* **Exercise**: Reproduce word for word the stretch of the WARM mailing-list reply from "Yeah.  So what's" through "commit everything anyway?".

━━━ Source

Re: [HACKERS] Patch: Write Amplification Reduction Method (WARM) - Mailing list pgsql-hackers

From Pavan Deolasee
Subject Re: [HACKERS] Patch: Write Amplification Reduction Method (WARM)
Date
Msg-id CABOikdOdvqJXPATNqmyJMMpYHesQuZm-Y4Q9O033pOwoAyrOjA@mail.gmail.com
Whole thread Raw
In response to Re: [HACKERS] Patch: Write Amplification Reduction Method (WARM)  (Robert Haas <robertmhaas@gmail.com>)
Responses Re: [HACKERS] Patch: Write Amplification Reduction Method (WARM)  (Robert Haas <robertmhaas@gmail.com>)
List pgsql-hackers


On Tue, Mar 21, 2017 at 5:34 PM, Robert Haas <robertmhaas@gmail.com> wrote:
On Tue, Mar 21, 2017 at 6:56 AM, Amit Kapila <amit.kapila16@gmail.com> wrote:
>> Hmm, that test case isn't all that synthetic.  It's just a single
>> column bulk update, which isn't anything all that crazy, and 5-10%
>> isn't nothing.
>>
>> I'm kinda surprised it made that much difference, though.
>>
>
> I think it is because heap_getattr() is not that cheap.  We have
> noticed the similar problem during development of scan key push down
> work [1].

Yeah.  So what's the deal with this?  Is somebody working on figuring
out a different approach that would reduce this overhead?  Are we
going to defer WARM to v11?  Or is the intent to just ignore the 5-10%
slowdown on a single column update and commit everything anyway?

━━━━━━
━━━ Data extract

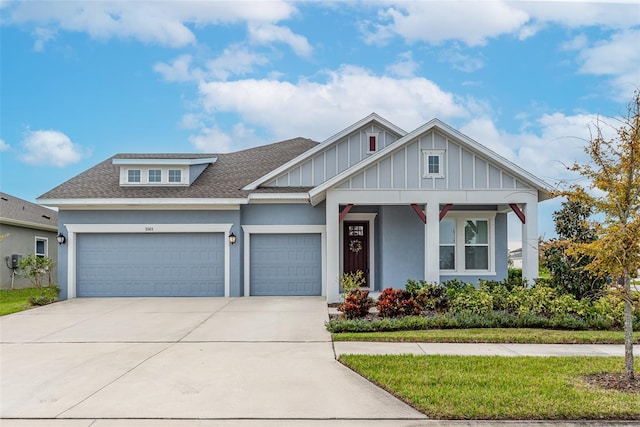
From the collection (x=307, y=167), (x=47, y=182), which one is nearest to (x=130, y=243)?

━━━━━━

* **Response for this exercise**:
Yeah.  So what's the deal with this?  Is somebody working on figuring
out a different approach that would reduce this overhead?  Are we
going to defer WARM to v11?  Or is the intent to just ignore the 5-10%
slowdown on a single column update and commit everything anyway?